It glistens. It swells. It oozes pus. It is crafted with Hollywood special FX. But this horror—a fake buboe mimicking those caused by plague—is arriving at an ER near you.

Cheek show: Make-up artists craft early-stage smallpox pustules on volunteers to test naive medics. Credit: Courtesy of University of Louisville

The plastic carbuncle is one of many blemishes created by a team of medical trainers at the University of Louisville, Kentucky. Using actors, make-up artists and mannequins, the team is recreating the dramatic symptoms of biological and chemical attacks to train naive health workers.

Doctors' inexperience in recognizing and responding to biological weapons was first exposed during the US anthrax attacks in 2001, when local medics missed some cases. “Most physicians have never seen these [symptoms],” says Rick Clover, who heads the University of Louisville's School of Public Health.

Rather than learn about the conditions from dull books, the school's team is using local actors to bring them to life. Part of the so-called 'standardized patient program,' the project was fuelled by a $1.5 million grant from the US Centers for Disease Control and Prevention in summer 2002.

Make-up artist Michelle Thompson mastered a repertoire of rashes and blisters by studying fake war wounds at a military camp. Using plastic theater gel painted with red dye, she now expertly sculpts the quarter-sized sores that sprout during cutaneous anthrax. For true authenticity, she crowns them with a black, scabby centre of fake blood; the plague buboe's pus, on the other hand, is injected vanilla pudding.

A full smallpox infection presents an even greater challenge—building individual pustules on head, neck and arms can take several hours. As a final flourish, spots are spritzed with shimmering glycerin to make them look pus-filled and fresh. “I can't look at the simulation and not get a chill up my spine,” says program director Gina Wesley.

Nearly 2,000 students, doctors and healthcare workers have encountered the faux bioterror sores thus far. After some training courses, the team even planted an actor in the audience—or hospital emergency rooms—to test personnel on the correct response. Other patients were warned beforehand to avert an all-out panic.

“These kinds of programs are effective,” says Jim James, who heads the American Medical Association's Center for Disaster Preparedness and Emergency Response in Chicago. Many other bioterror training initiatives, including websites and prompt cards, have recently sprung up, says James, who hopes these efforts can ultimately be standardized.

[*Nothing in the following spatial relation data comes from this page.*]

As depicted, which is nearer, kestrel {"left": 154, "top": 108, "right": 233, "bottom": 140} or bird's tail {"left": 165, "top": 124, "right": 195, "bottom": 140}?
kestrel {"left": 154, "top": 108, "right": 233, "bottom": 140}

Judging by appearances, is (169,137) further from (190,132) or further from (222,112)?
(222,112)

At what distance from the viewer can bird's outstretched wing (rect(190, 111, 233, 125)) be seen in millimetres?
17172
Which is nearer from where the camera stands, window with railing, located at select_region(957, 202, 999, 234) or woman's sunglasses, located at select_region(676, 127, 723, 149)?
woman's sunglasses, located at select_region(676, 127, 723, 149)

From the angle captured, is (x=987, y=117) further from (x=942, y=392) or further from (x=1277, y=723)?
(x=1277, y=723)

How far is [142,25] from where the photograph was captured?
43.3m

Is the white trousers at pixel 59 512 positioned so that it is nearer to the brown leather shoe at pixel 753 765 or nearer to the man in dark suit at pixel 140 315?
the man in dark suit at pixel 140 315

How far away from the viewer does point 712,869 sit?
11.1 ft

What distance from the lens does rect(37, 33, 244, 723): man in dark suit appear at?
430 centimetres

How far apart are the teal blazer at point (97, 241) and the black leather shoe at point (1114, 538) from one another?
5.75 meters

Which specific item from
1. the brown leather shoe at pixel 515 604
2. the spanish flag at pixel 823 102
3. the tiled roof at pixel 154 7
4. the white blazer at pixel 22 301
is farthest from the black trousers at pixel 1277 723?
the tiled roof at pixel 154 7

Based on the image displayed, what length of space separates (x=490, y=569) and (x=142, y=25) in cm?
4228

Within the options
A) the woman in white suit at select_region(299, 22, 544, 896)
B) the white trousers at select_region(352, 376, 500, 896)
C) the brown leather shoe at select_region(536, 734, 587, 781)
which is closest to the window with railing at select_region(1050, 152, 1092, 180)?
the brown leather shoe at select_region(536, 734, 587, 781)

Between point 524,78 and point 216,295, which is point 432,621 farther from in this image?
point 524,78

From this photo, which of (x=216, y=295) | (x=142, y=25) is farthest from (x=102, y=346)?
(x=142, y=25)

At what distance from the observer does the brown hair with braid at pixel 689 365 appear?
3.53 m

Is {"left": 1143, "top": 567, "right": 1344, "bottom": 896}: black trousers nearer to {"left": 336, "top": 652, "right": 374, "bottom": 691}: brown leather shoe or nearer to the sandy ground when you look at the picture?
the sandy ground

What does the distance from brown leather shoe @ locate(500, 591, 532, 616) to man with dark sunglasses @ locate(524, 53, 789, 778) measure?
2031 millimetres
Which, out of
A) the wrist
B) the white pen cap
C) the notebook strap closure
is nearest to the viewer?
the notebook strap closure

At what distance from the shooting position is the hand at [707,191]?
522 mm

In Louisville, students also benefit from four state-of-the-art training mannequins. Like scenes from an adrenaline-pumped hospital drama, the 'sims' blink, breathe and respond to drugs like real patients laid out by an attack.

In the latest scenario, the team imitated the spreading paralysis induced by botulinum toxin. An actor with frozen face and slurred words alerted students to the early symptoms; students then faced a mannequin whose oxygen level plummeted as her diaphragm seized up. Thankfully, 18 of 19 students rescued her by inserting a tube into the trachea, says Wesley.

The Louisville team is already rolling out the program to public-health training facilities across the country. Now that the trainers are adept with many 'category A' select agents—anthrax, smallpox, plague and botulinum toxin—they are starting simulations of the select-agent B-list: brucellosis, tularemia and nerve agent sarin.

The trainers are particularly excited about their latest acquisition: a contact lens that mimics the burst blood vessels characteristic of killer virus Ebola. The lens—made by a Hollywood horror specialist—shades the iris red; fake blood is dribbled in the tear ducts. “[The lens is] really beautiful in a gory sort of way,” says Wesley.